The highly conserved Lys-242 contributes with minor favorable energy to the interaction between wALAS with PLP-Gly as already predicted for several ALAS catalysis18,19,20. However, Lys-242 contributes with strong unfavourable energy towards the binding of paritaprevir and nilotinib. In addition to contributions for key active site residues, the complexes were stabilized by minor favourable contributions from residues in the catalytic pocket. The complex between the wALAS and PLP-Gly is structurally stable compared to paritaprevir and nilotinib. However, it seems the binding of paritaprevir and nilotinib results in significant stabilization of the protein system compared to the apoenzyme and leads to substantive differences in residual flexibilities and behavior of protein residues.

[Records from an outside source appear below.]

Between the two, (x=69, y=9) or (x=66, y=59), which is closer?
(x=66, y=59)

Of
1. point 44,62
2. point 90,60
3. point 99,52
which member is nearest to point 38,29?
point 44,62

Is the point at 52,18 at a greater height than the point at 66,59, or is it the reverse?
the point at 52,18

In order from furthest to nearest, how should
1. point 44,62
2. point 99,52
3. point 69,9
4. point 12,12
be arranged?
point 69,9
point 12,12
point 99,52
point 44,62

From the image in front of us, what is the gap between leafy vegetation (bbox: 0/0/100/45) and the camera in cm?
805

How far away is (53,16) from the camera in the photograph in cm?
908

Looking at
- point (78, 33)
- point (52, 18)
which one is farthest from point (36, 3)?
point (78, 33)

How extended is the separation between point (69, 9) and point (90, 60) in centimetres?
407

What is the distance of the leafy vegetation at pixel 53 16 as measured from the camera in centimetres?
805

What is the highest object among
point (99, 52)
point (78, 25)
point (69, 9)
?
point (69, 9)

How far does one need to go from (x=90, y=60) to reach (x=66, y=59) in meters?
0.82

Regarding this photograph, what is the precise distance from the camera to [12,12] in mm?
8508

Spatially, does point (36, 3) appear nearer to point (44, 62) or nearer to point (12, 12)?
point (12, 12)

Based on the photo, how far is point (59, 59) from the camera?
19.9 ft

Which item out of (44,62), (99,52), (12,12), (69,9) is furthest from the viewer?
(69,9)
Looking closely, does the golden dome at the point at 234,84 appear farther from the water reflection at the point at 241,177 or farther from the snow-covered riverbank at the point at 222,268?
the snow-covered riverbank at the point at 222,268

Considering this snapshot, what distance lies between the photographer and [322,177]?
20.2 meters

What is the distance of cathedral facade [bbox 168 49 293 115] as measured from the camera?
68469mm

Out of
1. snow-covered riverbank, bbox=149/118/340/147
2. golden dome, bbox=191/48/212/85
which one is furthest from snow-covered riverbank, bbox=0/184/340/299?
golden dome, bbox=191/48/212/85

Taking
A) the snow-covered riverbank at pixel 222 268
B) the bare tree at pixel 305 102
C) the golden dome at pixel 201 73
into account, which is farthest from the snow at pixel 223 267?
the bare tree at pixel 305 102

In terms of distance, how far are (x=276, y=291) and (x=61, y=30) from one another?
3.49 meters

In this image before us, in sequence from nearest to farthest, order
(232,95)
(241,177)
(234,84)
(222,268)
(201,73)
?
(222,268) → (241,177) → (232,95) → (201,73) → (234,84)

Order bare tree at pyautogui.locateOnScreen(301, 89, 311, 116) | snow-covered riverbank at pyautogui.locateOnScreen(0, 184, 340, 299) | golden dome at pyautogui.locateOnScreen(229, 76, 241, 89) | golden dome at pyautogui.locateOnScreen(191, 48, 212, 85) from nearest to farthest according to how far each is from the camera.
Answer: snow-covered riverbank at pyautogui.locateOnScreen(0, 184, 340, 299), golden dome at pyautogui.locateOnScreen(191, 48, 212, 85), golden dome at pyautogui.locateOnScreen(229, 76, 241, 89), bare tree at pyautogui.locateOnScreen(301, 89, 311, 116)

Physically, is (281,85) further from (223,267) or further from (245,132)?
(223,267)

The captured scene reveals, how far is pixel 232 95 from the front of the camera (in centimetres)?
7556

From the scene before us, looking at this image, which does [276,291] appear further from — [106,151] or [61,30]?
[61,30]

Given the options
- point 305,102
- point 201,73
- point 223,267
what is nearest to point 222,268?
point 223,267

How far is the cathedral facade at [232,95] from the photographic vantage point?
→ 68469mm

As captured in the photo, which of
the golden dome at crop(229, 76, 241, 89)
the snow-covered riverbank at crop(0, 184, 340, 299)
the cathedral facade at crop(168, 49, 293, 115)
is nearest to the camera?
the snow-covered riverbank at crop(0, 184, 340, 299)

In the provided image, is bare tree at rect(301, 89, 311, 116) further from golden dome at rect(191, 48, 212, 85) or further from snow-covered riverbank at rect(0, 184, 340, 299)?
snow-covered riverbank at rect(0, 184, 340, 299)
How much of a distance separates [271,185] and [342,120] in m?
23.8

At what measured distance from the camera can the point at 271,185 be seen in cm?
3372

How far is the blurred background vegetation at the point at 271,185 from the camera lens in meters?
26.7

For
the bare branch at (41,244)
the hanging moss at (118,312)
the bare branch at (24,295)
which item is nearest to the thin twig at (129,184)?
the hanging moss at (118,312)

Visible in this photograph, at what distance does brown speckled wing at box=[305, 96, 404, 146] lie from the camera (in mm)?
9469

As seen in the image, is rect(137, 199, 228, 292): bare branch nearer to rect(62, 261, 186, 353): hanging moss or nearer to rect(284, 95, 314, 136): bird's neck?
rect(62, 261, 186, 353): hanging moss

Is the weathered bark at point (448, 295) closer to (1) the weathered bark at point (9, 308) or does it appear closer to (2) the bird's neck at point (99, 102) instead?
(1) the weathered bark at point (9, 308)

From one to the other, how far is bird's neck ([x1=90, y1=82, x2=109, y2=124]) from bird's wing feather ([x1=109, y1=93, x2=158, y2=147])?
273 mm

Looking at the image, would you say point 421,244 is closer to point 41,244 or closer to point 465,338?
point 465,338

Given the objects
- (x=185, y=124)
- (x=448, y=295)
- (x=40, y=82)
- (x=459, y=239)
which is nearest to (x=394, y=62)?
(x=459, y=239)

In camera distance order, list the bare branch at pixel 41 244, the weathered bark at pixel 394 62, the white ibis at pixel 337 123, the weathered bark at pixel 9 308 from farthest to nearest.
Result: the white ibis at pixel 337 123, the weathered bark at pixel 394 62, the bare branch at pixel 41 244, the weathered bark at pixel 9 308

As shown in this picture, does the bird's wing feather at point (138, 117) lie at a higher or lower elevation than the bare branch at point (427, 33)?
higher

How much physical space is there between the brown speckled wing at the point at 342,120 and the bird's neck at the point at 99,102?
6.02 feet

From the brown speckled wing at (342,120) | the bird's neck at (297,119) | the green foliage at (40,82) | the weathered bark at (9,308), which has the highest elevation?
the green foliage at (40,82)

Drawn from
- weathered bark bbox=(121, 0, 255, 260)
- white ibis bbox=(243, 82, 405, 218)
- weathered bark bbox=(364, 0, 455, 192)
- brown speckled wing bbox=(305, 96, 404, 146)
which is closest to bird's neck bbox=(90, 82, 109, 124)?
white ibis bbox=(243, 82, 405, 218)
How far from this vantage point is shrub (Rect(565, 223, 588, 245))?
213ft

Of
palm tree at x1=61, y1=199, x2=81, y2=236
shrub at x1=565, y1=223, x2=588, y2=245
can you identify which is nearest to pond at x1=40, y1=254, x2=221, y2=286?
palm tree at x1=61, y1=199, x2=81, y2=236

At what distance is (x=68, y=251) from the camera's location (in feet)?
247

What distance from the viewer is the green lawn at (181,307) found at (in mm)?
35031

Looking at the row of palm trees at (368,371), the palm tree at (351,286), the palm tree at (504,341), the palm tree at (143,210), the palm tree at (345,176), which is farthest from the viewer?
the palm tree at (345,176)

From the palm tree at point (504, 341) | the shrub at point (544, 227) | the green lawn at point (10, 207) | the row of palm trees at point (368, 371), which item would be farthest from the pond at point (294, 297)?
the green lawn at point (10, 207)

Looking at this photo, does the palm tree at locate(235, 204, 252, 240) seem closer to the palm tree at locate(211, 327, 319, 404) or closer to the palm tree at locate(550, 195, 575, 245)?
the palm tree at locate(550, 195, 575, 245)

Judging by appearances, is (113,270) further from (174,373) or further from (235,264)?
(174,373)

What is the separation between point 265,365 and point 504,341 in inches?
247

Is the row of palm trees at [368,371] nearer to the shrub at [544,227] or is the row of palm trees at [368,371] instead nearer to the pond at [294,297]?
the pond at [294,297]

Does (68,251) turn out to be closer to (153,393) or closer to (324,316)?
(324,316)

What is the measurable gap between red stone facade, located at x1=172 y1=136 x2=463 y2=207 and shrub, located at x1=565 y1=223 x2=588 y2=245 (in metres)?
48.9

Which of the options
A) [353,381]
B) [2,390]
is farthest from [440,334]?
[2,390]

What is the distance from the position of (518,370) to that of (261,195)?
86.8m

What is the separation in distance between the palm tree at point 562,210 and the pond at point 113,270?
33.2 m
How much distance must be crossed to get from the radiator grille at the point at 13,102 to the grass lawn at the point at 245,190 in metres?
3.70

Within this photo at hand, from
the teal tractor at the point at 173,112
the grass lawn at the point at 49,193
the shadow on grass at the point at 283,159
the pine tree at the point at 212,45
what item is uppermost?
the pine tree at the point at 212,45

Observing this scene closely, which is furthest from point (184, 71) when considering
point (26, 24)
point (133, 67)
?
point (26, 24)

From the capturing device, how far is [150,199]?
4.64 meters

Some limitations of the present study should be noted. First, the study did not include experimental validation of the findings. Nonetheless, the approach described in the study ensures that further experimental and clinical studies are less resource-demanding, with a high probability of obtaining the desired results. Second, most structural dynamics and biological activities of proteins occur within timescales of microseconds and milliseconds. In the present study, we investigated protein dynamics and complex stabilities with MD simulations lasting within nanoseconds scales (0–500 ns). The choice of the timescale was informed from the computational power available. Moreover, analyses of protein–ligand interactions and complex dynamics could be accurately informed from MD simulations in nanosecond timescales.

Conclusion

We have used an in silico drug repurposing approach to find potential anti-Wolbachia drug candidates as therapeutic options for filarial infections. We identified paritaprevir and nilotinib, both FDA-approved medications for managing leukemia and chronic Hepatitis C, respectively, as potential anti-Wolbachia candidates. These drugs have the structural potential to bind and engage active site residues of wALAS, the first enzyme of heme biosynthesis in Wolbachia. We hereby propose paritaprevir and nilotinib for experimental validations as anti-Wolbachia agents.